Gephi was the software utilized for the visualizations in this lab. In this software a spreadsheet (such as a CSV), can be accessed by Gephi, and then data visualizations can be made. In my case a GML file was used, and was ready for easy use in the software.
Lecture slides were referred to, in specific those from 10/25 (of particular note were the example visualizations in slides 6-11).
The class reading that I mainly referenced was Krempel’s “Network Visualization”, specifically the section Visual Layers of Network Attributes was very useful. Also helpful was referring to the Visual Complexity site to see examples of how more advanced projects were executed.
Methods Used to Create Visualizations:
I downloaded the dataset from the Gephi GitHub page, saved as a GML file. Once the data was downloaded, I could easily open it in Gephi, where a report is available with the nodes and edges. After this, in the Overview tab, the initial graph appears. In the “Workspace” I began to explore the features that would help to build my visualization, including edge weight scale, zoom to size, and showing node labels, to name a few. Then I chose to run Force Atlas to layout the graph. I increased the repulsion strength, and adjusted the node size.
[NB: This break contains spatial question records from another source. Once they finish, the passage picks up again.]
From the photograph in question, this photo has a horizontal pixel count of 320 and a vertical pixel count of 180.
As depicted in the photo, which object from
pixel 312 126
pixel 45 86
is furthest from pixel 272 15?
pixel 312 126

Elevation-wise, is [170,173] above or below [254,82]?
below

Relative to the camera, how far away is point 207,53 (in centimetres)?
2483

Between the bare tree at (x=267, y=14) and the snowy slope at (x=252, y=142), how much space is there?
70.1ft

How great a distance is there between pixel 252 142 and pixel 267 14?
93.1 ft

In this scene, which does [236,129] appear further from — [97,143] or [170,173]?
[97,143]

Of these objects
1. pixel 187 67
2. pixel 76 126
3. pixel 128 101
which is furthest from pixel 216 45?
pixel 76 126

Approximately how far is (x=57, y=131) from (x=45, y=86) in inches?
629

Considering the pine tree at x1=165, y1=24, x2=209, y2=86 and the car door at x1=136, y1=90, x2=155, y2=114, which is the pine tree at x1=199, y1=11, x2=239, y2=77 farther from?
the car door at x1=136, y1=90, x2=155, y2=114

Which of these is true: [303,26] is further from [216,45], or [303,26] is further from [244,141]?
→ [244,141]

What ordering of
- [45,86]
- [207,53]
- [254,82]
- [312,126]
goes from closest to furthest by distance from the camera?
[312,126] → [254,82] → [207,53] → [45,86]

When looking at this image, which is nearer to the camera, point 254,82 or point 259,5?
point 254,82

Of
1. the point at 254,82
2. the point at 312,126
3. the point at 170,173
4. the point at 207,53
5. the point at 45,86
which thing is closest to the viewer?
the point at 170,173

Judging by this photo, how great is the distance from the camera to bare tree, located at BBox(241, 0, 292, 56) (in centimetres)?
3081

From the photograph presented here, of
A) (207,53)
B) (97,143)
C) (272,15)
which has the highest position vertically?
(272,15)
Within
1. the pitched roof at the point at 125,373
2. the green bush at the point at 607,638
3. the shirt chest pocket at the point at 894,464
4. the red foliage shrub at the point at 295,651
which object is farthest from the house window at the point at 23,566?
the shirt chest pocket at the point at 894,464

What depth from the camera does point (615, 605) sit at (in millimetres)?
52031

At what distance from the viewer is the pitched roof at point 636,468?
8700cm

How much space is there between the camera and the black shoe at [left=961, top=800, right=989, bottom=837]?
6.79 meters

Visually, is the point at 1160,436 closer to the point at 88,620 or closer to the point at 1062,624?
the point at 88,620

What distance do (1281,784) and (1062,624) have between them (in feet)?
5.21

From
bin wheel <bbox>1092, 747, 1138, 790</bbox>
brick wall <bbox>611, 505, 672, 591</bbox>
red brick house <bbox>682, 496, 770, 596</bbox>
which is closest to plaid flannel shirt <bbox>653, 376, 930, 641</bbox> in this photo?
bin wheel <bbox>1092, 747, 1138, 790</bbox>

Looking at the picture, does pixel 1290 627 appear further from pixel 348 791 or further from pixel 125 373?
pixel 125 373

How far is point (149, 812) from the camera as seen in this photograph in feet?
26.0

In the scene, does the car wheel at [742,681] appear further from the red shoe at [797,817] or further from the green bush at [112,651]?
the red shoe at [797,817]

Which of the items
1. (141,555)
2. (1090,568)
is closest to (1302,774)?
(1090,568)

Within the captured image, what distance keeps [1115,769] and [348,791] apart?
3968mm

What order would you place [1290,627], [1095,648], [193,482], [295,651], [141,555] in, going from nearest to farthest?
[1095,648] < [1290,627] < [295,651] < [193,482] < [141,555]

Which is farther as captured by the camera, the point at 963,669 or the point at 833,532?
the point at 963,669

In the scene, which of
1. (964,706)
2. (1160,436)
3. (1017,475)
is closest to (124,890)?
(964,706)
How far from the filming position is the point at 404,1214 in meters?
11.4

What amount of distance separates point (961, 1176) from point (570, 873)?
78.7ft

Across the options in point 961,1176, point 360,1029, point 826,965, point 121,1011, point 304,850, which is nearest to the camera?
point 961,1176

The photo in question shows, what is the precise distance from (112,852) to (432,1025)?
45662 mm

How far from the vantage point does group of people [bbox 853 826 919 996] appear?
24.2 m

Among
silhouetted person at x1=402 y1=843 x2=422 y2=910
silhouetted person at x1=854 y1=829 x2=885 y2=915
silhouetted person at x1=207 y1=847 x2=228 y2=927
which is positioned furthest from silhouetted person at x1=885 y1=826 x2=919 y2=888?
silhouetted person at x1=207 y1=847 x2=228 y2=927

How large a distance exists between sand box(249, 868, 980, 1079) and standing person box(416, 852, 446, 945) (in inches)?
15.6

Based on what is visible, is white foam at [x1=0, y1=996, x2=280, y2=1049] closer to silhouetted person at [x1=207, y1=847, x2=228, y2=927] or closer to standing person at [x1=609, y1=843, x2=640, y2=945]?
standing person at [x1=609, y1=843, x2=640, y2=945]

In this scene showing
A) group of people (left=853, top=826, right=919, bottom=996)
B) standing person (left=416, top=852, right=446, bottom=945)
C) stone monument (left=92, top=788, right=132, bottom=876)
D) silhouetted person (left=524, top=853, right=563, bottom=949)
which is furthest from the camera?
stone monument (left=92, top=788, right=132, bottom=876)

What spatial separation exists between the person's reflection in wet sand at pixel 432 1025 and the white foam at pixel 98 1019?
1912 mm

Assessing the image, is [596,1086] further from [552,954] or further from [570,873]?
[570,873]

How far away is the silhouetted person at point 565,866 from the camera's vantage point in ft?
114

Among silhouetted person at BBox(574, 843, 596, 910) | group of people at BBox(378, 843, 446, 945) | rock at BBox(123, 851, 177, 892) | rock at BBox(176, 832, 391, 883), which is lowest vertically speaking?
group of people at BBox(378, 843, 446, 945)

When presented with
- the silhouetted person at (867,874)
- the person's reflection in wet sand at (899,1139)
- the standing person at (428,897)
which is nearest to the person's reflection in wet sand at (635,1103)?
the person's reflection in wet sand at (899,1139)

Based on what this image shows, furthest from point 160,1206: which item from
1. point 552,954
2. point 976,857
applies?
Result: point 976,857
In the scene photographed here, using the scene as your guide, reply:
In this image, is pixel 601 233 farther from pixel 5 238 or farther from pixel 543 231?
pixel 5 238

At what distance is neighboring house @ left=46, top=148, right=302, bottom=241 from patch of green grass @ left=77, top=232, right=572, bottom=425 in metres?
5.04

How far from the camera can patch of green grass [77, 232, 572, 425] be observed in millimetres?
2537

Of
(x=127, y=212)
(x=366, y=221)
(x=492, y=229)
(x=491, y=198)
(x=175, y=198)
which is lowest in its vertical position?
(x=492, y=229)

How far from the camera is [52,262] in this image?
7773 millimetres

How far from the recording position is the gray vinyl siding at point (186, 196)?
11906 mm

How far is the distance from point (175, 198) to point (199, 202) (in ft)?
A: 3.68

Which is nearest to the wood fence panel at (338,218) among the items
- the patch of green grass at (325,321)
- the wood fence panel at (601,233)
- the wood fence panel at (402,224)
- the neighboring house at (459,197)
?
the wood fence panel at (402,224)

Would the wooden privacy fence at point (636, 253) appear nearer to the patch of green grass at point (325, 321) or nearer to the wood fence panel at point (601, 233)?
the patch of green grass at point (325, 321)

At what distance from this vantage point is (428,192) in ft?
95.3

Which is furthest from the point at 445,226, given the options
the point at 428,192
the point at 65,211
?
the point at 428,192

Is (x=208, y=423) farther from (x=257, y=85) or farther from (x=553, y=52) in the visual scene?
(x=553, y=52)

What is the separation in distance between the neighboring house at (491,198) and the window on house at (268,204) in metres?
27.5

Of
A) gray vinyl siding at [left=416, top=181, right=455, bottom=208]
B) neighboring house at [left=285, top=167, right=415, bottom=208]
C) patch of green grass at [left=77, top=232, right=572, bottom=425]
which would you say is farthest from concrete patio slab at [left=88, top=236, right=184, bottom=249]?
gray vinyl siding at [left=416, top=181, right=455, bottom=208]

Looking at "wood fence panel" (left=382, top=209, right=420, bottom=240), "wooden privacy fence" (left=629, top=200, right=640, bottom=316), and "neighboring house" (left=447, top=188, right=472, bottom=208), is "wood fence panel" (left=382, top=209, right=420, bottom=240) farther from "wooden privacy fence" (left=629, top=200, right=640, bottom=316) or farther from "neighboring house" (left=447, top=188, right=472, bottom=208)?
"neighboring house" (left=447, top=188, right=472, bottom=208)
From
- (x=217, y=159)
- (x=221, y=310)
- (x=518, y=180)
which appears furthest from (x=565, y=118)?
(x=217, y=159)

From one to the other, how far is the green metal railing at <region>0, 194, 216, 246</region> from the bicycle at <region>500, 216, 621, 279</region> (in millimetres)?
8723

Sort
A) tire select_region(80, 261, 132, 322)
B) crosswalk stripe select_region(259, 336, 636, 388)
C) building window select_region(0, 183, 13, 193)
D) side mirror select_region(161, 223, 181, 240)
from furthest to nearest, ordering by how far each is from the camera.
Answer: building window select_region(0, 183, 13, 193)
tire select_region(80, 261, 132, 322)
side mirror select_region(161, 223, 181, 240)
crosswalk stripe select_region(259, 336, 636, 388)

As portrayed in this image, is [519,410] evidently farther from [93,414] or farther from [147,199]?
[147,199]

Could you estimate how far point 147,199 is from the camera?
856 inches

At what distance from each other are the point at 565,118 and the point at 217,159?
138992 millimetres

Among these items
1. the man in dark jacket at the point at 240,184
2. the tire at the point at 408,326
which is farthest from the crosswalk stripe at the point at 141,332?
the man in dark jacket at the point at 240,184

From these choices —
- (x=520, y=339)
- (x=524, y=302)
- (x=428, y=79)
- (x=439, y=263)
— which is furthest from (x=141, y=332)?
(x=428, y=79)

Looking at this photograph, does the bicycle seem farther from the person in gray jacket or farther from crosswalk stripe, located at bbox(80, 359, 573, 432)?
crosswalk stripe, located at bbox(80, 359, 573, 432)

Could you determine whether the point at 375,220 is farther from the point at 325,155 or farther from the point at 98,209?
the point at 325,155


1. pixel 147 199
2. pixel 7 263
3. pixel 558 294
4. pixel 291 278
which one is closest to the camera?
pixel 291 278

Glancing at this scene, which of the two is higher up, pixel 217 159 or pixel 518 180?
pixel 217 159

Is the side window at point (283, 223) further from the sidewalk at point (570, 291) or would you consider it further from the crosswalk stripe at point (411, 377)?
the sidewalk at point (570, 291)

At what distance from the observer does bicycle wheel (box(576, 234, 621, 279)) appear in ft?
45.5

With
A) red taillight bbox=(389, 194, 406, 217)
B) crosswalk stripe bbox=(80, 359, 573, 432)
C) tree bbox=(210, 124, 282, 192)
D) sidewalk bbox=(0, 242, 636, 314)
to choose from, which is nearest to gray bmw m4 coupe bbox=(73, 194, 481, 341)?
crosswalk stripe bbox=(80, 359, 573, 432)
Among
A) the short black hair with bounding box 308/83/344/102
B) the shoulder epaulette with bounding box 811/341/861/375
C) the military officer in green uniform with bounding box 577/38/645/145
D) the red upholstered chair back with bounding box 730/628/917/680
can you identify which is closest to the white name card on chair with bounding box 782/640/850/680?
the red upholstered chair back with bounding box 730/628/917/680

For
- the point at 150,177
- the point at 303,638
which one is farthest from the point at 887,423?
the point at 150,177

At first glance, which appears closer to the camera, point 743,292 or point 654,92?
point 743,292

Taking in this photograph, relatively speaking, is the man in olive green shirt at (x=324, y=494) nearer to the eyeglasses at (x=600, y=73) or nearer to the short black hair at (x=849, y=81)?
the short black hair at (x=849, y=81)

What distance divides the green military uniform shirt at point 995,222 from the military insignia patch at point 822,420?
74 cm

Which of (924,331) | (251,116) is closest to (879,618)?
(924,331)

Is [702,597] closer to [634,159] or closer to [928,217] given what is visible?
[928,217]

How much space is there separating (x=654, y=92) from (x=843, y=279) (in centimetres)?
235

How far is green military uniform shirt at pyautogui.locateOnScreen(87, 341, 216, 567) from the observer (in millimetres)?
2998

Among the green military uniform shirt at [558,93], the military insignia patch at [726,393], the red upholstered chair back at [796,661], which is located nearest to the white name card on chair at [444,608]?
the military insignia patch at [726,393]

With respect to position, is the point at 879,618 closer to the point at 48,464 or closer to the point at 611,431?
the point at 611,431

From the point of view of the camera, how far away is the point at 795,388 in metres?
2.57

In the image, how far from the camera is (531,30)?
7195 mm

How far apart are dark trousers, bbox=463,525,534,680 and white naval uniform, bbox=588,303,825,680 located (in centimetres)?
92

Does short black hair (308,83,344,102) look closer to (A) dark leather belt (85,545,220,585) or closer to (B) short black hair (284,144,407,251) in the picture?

The stats I ran included modularity and degree, and attempted clustering. Finally, I used filters. To isolate the characters I used In-Degree Range, which I started at 3. I did this to eliminate those characters with less than 3 incoming edges. Since I decided to keep the labels of the nodes present, I did some cleanup work to make sure none of the names were overlapping.
Results:
It was interesting to see that filtering the characters with less than 3 incoming edges greatly changed the look of my visualization; reduced the number of people, which indicates there were many characters with little connectivity. Those with titles such as “Child 1” were no longer in the graph, which was one of my goals. What remained are those who are more internal to the story line.
Future Directions:
A possibility for future work would be to focus on data from another well known literary book with many characters (say, for example, The Brothers Karamazov by Dostoyevsky) and also produce a visualization for that work, in a comparable manner as done here. Of course, if the data is available. To display the graphs together would tell a story about connectivity of characters in literature from different sources and cultures.